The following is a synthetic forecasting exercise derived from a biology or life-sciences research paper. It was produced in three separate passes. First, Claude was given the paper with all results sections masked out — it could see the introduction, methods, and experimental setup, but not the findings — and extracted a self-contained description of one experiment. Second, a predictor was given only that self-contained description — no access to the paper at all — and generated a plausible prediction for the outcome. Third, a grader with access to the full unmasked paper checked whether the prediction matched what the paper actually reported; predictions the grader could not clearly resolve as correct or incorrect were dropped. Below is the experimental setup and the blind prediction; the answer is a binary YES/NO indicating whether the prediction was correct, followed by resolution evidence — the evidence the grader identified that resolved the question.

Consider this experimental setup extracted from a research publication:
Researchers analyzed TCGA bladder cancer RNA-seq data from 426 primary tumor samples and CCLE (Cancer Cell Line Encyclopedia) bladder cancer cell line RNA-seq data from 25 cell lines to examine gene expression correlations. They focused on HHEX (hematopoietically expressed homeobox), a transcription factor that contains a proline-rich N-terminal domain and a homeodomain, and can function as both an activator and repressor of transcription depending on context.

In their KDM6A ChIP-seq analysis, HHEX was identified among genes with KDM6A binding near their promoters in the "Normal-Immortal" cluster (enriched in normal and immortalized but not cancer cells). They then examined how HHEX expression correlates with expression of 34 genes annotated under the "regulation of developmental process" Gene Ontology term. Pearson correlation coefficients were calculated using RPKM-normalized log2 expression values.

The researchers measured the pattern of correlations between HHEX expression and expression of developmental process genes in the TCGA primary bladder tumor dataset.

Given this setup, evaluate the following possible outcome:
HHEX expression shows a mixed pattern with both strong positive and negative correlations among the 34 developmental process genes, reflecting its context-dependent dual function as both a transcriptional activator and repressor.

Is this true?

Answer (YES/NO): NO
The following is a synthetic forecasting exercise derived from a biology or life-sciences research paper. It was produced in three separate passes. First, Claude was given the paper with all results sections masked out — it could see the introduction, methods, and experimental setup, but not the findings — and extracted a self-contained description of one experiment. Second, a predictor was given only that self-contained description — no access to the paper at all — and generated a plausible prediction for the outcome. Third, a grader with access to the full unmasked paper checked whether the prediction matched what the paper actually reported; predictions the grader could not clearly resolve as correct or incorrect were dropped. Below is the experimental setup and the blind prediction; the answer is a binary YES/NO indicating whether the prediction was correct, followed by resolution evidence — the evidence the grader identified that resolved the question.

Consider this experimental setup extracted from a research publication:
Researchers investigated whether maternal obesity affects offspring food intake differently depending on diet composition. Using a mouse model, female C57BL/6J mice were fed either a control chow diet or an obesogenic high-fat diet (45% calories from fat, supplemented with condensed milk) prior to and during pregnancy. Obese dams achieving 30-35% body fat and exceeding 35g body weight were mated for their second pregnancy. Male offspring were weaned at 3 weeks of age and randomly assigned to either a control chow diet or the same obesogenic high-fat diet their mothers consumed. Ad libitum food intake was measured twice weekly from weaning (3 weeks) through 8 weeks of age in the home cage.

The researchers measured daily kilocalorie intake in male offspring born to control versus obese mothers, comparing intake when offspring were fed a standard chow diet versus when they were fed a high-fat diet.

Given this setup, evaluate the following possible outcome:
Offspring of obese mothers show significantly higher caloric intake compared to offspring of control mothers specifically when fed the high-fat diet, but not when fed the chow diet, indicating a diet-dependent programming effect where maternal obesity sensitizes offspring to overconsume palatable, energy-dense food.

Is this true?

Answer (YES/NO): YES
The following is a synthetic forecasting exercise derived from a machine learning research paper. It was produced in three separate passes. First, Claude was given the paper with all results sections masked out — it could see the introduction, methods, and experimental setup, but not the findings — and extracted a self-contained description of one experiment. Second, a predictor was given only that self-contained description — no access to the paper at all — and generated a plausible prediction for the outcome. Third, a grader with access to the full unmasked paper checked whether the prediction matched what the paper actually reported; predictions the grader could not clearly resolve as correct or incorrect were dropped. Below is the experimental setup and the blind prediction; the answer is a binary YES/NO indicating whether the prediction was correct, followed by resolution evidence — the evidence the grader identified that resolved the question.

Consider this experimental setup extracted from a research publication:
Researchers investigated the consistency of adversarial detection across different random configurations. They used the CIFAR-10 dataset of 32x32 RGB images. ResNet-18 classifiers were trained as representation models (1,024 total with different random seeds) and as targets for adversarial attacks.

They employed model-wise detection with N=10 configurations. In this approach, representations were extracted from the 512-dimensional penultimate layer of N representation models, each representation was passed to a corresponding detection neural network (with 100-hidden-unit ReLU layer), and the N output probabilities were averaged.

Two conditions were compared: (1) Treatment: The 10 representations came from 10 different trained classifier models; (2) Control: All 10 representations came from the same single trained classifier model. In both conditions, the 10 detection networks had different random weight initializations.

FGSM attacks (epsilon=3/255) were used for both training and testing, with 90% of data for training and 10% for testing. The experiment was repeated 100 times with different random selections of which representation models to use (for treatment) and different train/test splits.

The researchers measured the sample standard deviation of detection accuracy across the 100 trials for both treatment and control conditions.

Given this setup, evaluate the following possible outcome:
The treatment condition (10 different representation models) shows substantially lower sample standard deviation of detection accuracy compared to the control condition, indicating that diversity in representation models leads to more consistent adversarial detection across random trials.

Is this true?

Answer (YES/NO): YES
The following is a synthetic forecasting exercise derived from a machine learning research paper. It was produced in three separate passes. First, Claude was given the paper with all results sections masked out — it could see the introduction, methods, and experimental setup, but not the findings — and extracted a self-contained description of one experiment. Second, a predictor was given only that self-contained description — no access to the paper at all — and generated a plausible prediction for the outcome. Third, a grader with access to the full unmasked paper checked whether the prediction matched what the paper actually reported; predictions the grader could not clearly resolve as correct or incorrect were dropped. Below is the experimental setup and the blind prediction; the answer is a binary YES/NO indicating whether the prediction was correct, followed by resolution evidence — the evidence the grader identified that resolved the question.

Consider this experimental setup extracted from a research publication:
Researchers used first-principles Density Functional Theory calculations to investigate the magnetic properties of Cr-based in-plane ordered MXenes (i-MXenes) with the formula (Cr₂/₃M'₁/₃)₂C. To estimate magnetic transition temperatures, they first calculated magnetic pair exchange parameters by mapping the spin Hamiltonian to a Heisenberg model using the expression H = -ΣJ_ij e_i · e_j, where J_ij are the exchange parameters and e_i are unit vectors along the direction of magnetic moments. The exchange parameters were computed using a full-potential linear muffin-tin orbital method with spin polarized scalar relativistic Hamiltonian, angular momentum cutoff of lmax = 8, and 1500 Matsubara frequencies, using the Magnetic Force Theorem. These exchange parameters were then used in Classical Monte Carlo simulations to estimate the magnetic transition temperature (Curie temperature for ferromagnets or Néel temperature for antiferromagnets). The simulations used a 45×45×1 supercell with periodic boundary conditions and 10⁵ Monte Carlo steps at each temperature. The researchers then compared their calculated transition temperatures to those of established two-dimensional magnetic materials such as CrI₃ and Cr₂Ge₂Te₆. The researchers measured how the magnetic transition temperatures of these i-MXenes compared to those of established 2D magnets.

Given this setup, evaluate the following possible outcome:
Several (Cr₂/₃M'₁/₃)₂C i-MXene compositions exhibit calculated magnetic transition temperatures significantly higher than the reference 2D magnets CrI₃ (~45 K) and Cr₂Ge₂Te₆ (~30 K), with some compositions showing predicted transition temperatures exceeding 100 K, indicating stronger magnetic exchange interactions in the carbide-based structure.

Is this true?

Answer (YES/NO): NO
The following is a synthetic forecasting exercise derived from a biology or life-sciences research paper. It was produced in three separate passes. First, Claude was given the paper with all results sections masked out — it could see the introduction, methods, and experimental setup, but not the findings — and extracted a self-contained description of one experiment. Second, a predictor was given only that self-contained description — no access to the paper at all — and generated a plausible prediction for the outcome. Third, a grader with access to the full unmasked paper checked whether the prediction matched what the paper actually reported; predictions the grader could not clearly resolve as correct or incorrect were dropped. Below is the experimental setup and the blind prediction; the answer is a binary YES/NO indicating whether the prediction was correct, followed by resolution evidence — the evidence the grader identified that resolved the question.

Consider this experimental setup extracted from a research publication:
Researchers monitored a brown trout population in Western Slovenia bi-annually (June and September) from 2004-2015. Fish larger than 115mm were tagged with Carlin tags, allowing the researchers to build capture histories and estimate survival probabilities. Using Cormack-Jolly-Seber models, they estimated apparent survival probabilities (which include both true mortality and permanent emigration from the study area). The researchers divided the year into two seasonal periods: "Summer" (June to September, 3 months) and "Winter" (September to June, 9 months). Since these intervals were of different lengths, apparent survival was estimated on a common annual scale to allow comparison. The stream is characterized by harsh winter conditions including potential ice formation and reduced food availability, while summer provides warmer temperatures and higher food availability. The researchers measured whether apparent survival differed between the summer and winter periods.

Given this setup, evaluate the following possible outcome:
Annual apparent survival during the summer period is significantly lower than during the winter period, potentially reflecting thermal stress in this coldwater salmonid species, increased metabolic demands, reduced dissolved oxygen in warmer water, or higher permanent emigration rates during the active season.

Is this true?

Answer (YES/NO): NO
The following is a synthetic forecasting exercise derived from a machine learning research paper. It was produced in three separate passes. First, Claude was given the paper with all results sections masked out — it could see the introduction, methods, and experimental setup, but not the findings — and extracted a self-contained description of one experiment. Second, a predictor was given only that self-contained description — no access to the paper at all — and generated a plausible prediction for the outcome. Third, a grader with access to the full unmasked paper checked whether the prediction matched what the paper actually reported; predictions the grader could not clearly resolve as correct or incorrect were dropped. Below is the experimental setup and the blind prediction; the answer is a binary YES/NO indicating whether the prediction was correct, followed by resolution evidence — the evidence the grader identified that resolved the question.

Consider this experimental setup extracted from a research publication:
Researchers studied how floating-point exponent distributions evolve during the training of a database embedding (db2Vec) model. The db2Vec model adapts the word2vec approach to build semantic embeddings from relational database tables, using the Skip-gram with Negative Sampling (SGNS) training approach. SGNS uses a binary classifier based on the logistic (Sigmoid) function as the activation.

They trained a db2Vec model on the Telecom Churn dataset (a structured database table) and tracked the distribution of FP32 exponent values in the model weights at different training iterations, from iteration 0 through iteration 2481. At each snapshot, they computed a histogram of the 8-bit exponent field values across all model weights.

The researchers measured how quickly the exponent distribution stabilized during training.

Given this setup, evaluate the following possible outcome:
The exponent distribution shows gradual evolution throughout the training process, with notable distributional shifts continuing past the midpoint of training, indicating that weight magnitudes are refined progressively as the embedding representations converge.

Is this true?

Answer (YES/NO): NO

#####

* EXERCISE AIM:
In the records, which lines mention the word "pattern"? Copy those lines.

* ANSWER BOX:
The researchers measured the pattern of correlations between HHEX expression and expression of developmental process genes in the TCGA primary bladder tumor dataset.
HHEX expression shows a mixed pattern with both strong positive and negative correlations among the 34 developmental process genes, reflecting its context-dependent dual function as both a transcriptional activator and repressor.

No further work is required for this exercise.